On 14 February 1989, a fatwa requiring Rushdie's execution was proclaimed on Radio Tehran by Ayatollah Ruhollah Khomeini, the spiritual leader of Iran at the time, calling the book "blasphemous against Islam." A bounty was offered for the death of Rushdie, who was thus forced to live under police protection for years to come. On 7 March 1989, the United Kingdom and Iran broke diplomatic relations over the Rushdie controversy.
The publication of the book and the fatwa sparked violence around the world, with bookstores being firebombed. Muslim communities in several nations in the West held public rallies in which copies of the book were burned. Several people associated with translating or publishing the book were attacked, seriously injured, and even killed.[10] Many more people died in riots in Third World countries.
On 24 September 1998, as a precondition to the restoration of diplomatic relations with Britain, the Iranian government, then headed by moderate Mohammad Khatami, gave a public commitment that it would do nothing to harm Rushdie.[11] But the hardliners in Iran have continued to reaffirm the death sentence.[12] In early 2005, Khomeini's fatwa was reaffirmed by Iran's spiritual leader, Ayatollah Ali Khamenei, in a message to Muslim pilgrims making the annual pilgrimage to Mecca.[13] Additionally, the Revolutionary Guards have declared that the death sentence on him is still valid.[14] Iran has rejected requests to withdraw the fatwa on the basis that only the person who issued it may withdraw it.[13] (The person who issued it is dead.)

DATA RECORDS:
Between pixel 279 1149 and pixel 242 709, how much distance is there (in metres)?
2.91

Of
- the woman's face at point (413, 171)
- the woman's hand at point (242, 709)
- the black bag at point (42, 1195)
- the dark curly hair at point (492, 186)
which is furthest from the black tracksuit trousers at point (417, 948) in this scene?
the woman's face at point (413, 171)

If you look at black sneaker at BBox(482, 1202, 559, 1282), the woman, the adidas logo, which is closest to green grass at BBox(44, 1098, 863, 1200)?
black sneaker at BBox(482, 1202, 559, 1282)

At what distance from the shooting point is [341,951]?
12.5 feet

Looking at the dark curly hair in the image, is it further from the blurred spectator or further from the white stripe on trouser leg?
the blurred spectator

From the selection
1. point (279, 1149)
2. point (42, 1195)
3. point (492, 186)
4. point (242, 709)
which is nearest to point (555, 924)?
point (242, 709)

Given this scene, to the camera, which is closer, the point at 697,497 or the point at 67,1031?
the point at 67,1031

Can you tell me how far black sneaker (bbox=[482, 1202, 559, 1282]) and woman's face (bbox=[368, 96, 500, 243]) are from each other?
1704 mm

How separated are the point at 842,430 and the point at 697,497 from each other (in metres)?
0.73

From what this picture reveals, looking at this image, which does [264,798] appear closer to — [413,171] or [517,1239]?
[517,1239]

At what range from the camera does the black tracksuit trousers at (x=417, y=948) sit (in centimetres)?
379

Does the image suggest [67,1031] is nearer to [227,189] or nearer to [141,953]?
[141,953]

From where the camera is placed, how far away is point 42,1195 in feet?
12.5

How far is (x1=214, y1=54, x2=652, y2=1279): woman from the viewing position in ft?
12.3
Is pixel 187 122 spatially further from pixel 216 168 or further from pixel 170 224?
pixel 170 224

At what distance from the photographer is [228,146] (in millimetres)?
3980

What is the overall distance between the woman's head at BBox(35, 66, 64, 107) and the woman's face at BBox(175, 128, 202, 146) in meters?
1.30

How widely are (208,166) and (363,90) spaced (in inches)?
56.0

TO DO:
1. Reproduce the passage of the text on the Rushdie fatwa from "On 14 February" to "Third World countries.".
2. Answer these questions using the text on the Rushdie fatwa:
(a) On what date did the United Kingdom and Iran break diplomatic relations?
(b) Who headed the Iranian government when it gave its public commitment on 24 September 1998?
(c) On what basis has Iran rejected requests to withdraw the fatwa?
The material shown above is not required for the work here.

EXERCISE SOLUTIONS:
1.
On 14 February 1989, a fatwa requiring Rushdie's execution was proclaimed on Radio Tehran by Ayatollah Ruhollah Khomeini, the spiritual leader of Iran at the time, calling the book "blasphemous against Islam." A bounty was offered for the death of Rushdie, who was thus forced to live under police protection for years to come. On 7 March 1989, the United Kingdom and Iran broke diplomatic relations over the Rushdie controversy.
The publication of the book and the fatwa sparked violence around the world, with bookstores being firebombed. Muslim communities in several nations in the West held public rallies in which copies of the book were burned. Several people associated with translating or publishing the book were attacked, seriously injured, and even killed.[10] Many more people died in riots in Third World countries.

2.
(a) 7 March 1989
(b) Mohammad Khatami
(c) Only the person who issued it may withdraw it.